### EXCERPT
-----
Info Loss

Friday, July 14, 2017

Searching for a needle in a pcap haystack with pyshark

Faced with a bit of a challenge recently: I had a large (multi-megabyte) packet capture file from Wireshark and needed to extract information from the start of each SSL/TLS session in the capture. I could have used a Wireshark display filter to find SSL/TLS packets, but then manually sifting the client hello packets out of the capture and manually copying the needed data would have taken more time than I could spare for this task.

Fortunately, we can use the pyshark Python module to access packets in a pcap file using a loop and programmatically search for data in the packets of interest. I'm using MacPorts on MacOS, but pyshark doesn't seem to available, so I used "sudo /opt/local/bin/pip install pyshark" to install the module. I already have wireshark installed, and it conveniently has a link /usr/local/bin/tshark to run the text-mode wireshark tool needed by pyshark to extract data from pcap files.
-----
### GIVEN INFORMATION
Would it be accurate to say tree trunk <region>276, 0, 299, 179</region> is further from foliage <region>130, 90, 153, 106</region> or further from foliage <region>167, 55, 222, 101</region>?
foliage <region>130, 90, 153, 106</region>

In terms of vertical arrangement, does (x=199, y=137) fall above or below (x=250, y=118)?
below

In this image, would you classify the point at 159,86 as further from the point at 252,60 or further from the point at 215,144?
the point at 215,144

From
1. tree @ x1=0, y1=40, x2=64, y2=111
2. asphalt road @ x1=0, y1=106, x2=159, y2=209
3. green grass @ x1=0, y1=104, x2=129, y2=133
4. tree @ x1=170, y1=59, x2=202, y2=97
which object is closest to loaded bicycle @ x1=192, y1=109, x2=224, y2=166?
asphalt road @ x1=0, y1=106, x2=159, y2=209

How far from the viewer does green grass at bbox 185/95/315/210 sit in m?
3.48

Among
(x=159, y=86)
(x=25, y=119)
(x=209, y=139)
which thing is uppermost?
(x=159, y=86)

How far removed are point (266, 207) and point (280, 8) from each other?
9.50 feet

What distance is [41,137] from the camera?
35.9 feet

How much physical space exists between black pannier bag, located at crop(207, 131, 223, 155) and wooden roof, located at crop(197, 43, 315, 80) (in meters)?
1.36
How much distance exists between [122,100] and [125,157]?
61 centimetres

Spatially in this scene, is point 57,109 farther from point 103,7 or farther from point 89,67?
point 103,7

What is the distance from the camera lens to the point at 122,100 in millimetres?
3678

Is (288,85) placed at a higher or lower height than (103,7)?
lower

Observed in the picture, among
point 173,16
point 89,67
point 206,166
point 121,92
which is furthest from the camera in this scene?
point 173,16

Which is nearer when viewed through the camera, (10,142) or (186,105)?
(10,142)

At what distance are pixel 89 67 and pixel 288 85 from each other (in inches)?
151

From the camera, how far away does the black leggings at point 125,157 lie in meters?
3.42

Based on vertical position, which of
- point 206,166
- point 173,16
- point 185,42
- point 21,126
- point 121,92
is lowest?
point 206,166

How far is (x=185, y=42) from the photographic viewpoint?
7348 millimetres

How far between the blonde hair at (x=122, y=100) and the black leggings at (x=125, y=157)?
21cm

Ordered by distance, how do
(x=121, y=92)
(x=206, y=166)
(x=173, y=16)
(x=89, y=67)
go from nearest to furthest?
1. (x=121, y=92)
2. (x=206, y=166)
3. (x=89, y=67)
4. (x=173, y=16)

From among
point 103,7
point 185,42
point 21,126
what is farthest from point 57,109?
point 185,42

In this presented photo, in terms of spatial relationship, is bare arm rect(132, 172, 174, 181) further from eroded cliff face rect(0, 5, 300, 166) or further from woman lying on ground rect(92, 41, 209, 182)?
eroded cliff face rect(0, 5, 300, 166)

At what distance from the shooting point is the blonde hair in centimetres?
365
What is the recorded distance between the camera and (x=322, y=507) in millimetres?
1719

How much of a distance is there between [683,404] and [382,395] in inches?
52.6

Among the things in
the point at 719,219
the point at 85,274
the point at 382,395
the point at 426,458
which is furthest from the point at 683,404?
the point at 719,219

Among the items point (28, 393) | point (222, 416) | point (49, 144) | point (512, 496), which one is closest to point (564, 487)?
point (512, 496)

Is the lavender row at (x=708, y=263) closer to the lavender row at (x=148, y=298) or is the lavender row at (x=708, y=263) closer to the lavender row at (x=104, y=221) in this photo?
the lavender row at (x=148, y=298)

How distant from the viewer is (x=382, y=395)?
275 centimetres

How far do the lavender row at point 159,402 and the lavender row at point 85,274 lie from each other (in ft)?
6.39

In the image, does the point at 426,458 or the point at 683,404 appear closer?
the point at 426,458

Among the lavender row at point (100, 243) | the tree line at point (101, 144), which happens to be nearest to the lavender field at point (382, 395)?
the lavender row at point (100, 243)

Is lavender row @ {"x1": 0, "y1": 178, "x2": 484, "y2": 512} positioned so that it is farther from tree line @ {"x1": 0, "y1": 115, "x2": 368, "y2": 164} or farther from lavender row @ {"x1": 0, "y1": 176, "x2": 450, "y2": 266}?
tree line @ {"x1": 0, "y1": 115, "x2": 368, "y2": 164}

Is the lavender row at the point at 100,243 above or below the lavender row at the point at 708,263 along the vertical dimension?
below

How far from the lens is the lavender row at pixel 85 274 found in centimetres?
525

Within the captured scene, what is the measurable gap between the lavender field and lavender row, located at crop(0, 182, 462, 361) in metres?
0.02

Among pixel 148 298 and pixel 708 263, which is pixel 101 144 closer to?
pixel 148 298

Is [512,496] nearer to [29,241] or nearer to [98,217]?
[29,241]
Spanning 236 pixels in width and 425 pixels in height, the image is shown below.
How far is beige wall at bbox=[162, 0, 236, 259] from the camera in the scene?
-----
### DIRECTION 1
According to the pyshark post, what text-mode Wireshark tool does pyshark need to extract data from pcap files?
### DIRECTION 2
Continue the blog post about searching a pcap file with pyshark from the point where it ends.

### RESULT 1
tshark

### RESULT 2
thePacketGeek wrote a helpful series of articles on using pyshark, but didn't get as deep into the details of SSL/TLS packets as I needed. So, first step was to determine how to access the data of interest in SSL/TLS client hello packets. I extracted a single representative client hello packet from the large capture file using Wireshark's "Export Specified Packets" option in the file menu into a testing pcap file, and used the interactive Python interpreter to see what was available:

$ /opt/local/bin/python2.7
Python 2.7.13 (default, Apr 25 2017, 11:00:18)
[GCC 4.2.1 Compatible Apple LLVM 8.0.0 (clang-800.0.42.1)] on darwin
Type "help", "copyright", "credits" or "license" for more information.
>>> import pyshark
>>> cap = pyshark.FileCapture('client-hello.pcapng')
>>> dir(cap[0])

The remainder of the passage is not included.